12-15-2018, 03:33 PM | #27811 |
Nameless Being
|
Currently still working through The British in India, on track to be my second 5-star read for 2018 at GR. Also reading The Cat Who Turned On and Off as I work through the series, and have just started book 1 in C. J. Cherryh's Foreigner series
|
12-15-2018, 05:28 PM | #27812 |
Professor of Law
Posts: 3,663
Karma: 66000000
Join Date: Sep 2010
Location: Chapel Hill, NC
Device: Kobo Elipsa, Kobo Libra H20, Kobo Aura One, KoboMini
|
I just finished Prairie Fires: The American Dreams of Laura Ingalls Wilder and it immediately made it into my top 10 for the year. I have never read a single "Little House" book and this book was *still* fascinating. I enjoyed the hell out of all the literary cameos as well.
|
12-15-2018, 08:05 PM | #27813 |
Readaholic
Posts: 5,179
Karma: 90000000
Join Date: Sep 2011
Location: South Georgia
Device: Surface Pro 6 / Galaxy Tab A 8"

[Information provided]
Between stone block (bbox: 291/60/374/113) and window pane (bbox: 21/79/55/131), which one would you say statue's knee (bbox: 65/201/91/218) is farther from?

[Task description] Update the forum thread from "12-15-2018, 03:33 PM" to "cameos as well." by replacing "top 10" with "top 5". The data has no connection to the forum thread.

[Solution]
12-15-2018, 03:33 PM | #27811 |
Nameless Being
|
Currently still working through The British in India, on track to be my second 5-star read for 2018 at GR. Also reading The Cat Who Turned On and Off as I work through the series, and have just started book 1 in C. J. Cherryh's Foreigner series
|
12-15-2018, 05:28 PM | #27812 |
Professor of Law
Posts: 3,663
Karma: 66000000
Join Date: Sep 2010
Location: Chapel Hill, NC
Device: Kobo Elipsa, Kobo Libra H20, Kobo Aura One, KoboMini
|
I just finished Prairie Fires: The American Dreams of Laura Ingalls Wilder and it immediately made it into my top 5 for the year. I have never read a single "Little House" book and this book was *still* fascinating. I enjoyed the hell out of all the literary cameos as well.